The UN humanitarian office said the declaration of a top-level emergency mobilizes UN-wide staffing and funding to scale up aid delivery.

Last week the UN envoy for Yemen, Ismail Ould Cheikh Ahmed, said the country is "one step" from famine. He urged all parties to the conflict to agree to a humanitarian pause during the Muslim holy month of Ramadan, which ends July 17, to allow desperately needed aid to be delivered.

An attempt last month at UN-led talks among Yemeni parties in Geneva failed to reach an agreement.
21 million Yemeni people are in desperate need of aid, including children who are caught in the middle of a conflict.

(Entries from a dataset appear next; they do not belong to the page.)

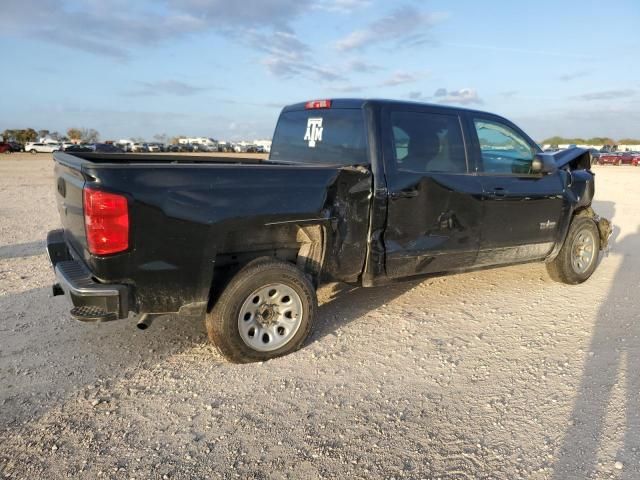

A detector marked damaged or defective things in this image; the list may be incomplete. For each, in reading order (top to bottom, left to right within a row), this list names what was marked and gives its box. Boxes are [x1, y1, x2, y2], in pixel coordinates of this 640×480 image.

wrecked truck door [380, 105, 484, 278]
wrecked truck door [464, 114, 564, 264]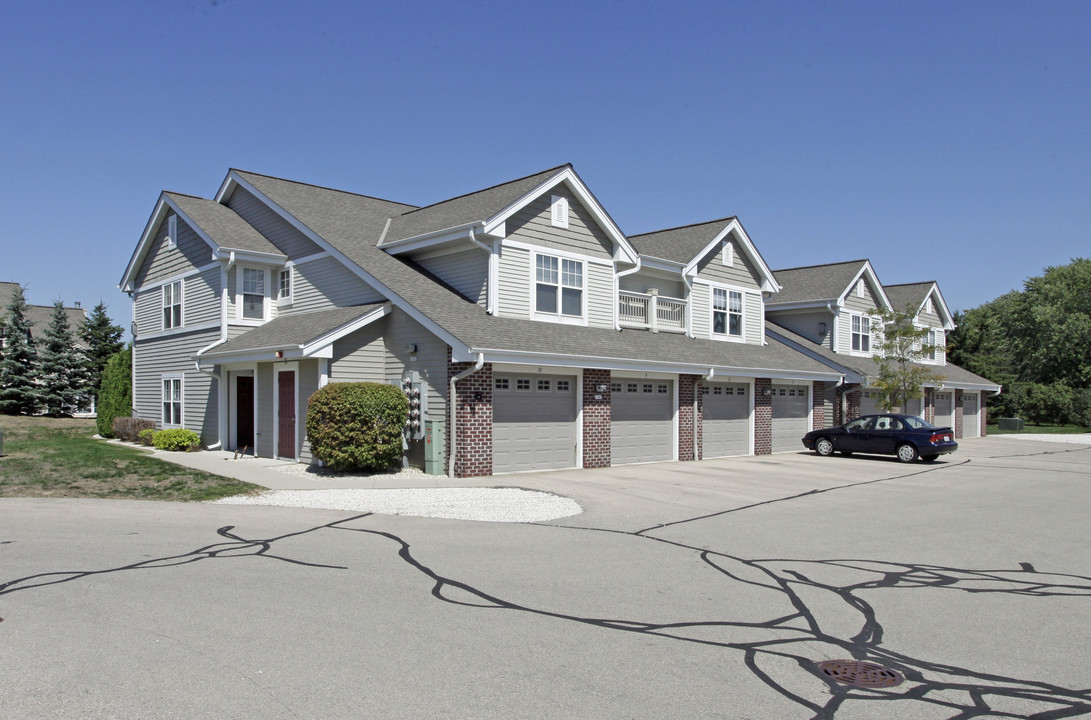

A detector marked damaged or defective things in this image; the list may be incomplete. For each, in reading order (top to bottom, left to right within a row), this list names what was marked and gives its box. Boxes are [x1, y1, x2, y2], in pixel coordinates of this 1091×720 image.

cracked asphalt driveway [2, 436, 1088, 716]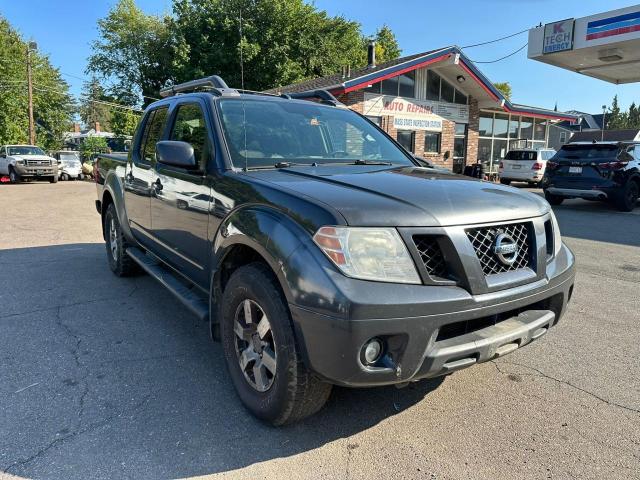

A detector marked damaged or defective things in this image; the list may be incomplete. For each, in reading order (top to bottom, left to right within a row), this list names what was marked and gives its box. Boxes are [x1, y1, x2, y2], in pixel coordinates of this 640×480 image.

A Saudi-led and US-backed coalition began launching airstrikes against Yemen on March 26, and a near-blockade of Yemen's ports has made it very difficult to deliver humanitarian aid.

International rights groups have condemned the blockade. "The rising civilian casualties from the fighting could become dwarfed by the harm caused to civilians by the coalition blockade on fuel, if it continues," Human Rights Watch [HRW] director Joe Stork said in May. "It is unclear how much longer Yemen's remaining hospitals have before the lights go out."

The coalition's blockade of fuel is in violation of the laws of war, according to HRW. "Fuel should be allowed to go through whether or not a proposed cease-fire takes effect," said a statement on the group's website.

HRW also blasted the coalition for 13 airstrikes in May that killed dozens of civilians and could constitute war crimes. It called on the US, which has provided logistical and intelligence support to the Saudi-led campaign, to press for an investigation into the airstrikes.

According to the World Health Organization's latest figures, 3,083 people have died as a result of the conflict, and 14,324 people have been injured, said UN deputy spokesman Farhan Haq.

He said over 21.1 million people in Yemen need aid, nearly 13 million face "a food security crisis," and 9.4 million have little or no access to water, raising the risk of water-borne diseases, including cholera.